Another type of program advocacy that was viewed less favorably relates to the size of each program’s waitlist. More specifically, three surgeons suggested that well-resourced programs may operate “substitute” lists where individuals who are not currently sick enough for official listing are monitored until they become eligible. Problems with this approach arise when substitute lists are not shared with UNOS, as programs can adjust the size of their waitlist to influence their program-level transplant rate (Table 3, quote 12).
Waiting Period to Receipt of Transplant
The third major source of differential selection identified by respondents occurs between the waiting period and transplantation. Here, donor–organ availability and regional competition influence who receives a transplant (Table 4, quote 13). Specifically, transplant centers in less-competitive regions may have more flexibility in determining which patients receive which organs because they do not have to compete against other centers with patients with higher LAS. Moreover, the current allocation system encourages transplant centers to list high-risk patients but discourages centers from accepting high-risk or marginal-quality donor organs. Consequently, programs with patients primarily with lower LAS are forced to accept donor organs that were turned down by centers with patients with higher LAS: “it is unfair that you can have a very high LAS score and you could decide whatever lungs you wanna take”. Respondents acknowledged that assessments of donor organ quality could be subjective and admitted that they had no proof of higher-volume centers being overly selective with their donor organ acceptance criteria. However, they also indicated that when the best-quality donor organs continually go to higher-volume centers, “it makes you second guess the system”.
Table 4.
Theme | Exemplar Quote |
---|---|
Donor organ availability and regional competition | 13. “I think it depends on how easy access to organs your center has and how much competition too for those organs you have. Because if you’re in a 250-mile radius, and you have 10 centers in that radius, then you’re competing for the same organs across 10 centers. If, instead, you had three centers in that radius, or two or one, then you have a lot of offers for your patients. And so, you can wait until he gets sicker or you just transplant him, or you can put them on an LAS very low, and you still will have first bid to those organs.” [surgeon] |
Patient health vs. program health | 14. “These regulatory metrics, 30-day, 1-year mortality, have a very heavy impact on how surgeons and pulmonologists, number one, list patients, it becomes a selective bias. And number two, how they transplant them (i.e., when they get an offer, they may be very risk-averse in certain settings or with certain donors or with any additional confounders that are encountered at the time of the offer.” [surgeon] |
15. “We’re handcuffed because there are no donor organs, our cohort is getting sicker and sicker, and conditional survival based on your frailty or condition at the time of transplant is compromised. [With a] precious resource that’s in short supply, your cohort is likely to get sicker, and the outcomes are likely to be worse so that the longer they sit on the list, the worse the outcomes are.” [surgeon] | |
Access to care vs. responsible stewardship of resources | 16. “I think we are intentionally biased to transplant patients that we think are gonna survive…because it’s a scarce resource. If you’re thinking about providing a treatment that’s a scarce resource that might compromise access to other patients, then I think it is reasonable to consider giving it to the patients where it may be more likely to be efficacious.” [surgeon] |
Definition of abbreviation: LAS = lung allocation score.

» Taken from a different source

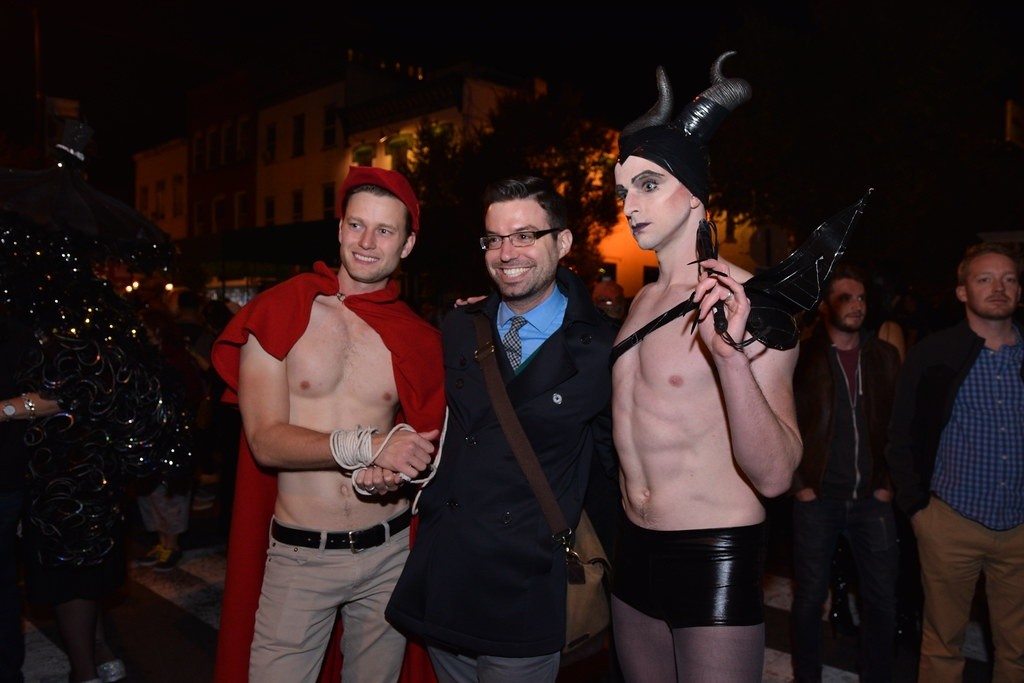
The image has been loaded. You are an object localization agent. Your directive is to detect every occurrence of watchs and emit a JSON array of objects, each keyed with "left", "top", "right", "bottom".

These concerns highlight a tension between improving patients’ health versus maintaining transplant programs’ health. Such tension was often described as being driven by program-level UNOS and/or CMS accountability metrics (Table 4, quote 14). Although centers can adjust their patient listing and donor–organ acceptance criteria to balance patient versus program health, the successfulness of these efforts is constrained by donor–organ availability (Table 4, quote 15). To many respondents, donor–organ scarcity implied an ethical duty to select patients more likely to survive transplantation to ensure the responsible stewardship of resources (Table 4, quote 16).
Conceptual Model
The sources of differential selection discussed above were synthesized into five main themes (Figure 1): 1) transplant center’s degree of risk tolerance and accountability; 2) successfulness and fairness of the LAS; 3) patient versus program health; 4) donor–organ availability and regional competition; and 5) access to care versus responsible stewardship of organs. Most themes were endorsed by both transplant surgeons and pulmonologists, lending further credibility to our conceptual model. However, respondents generally discussed differential selection from the perspective most aligned with their role in the transplant process. Specifically, pulmonologists, who provide longitudinal patient care before and after transplantation, are typically focused on “optimizing the recipient” so that the best patient is selected for each donor organ (Table 5, quote 17). Conversely, transplant surgeons, who frequently procure donor organs in addition to performing the transplant operation, typically focus on “optimizing the donor” so that the best donor organ is selected for each patient (Table 5, quote 18).
Discussion
On the basis of semistructured interviews, we developed a conceptual model (Figure 1) of transplant selection that contains five themes: 1) transplant center’s degree of risk tolerance and accountability; 2) successfulness and fairness of the LAS; 3) patient versus program health; 4) donor–organ availability and regional competition; and 5) access to care versus responsible stewardship of organs.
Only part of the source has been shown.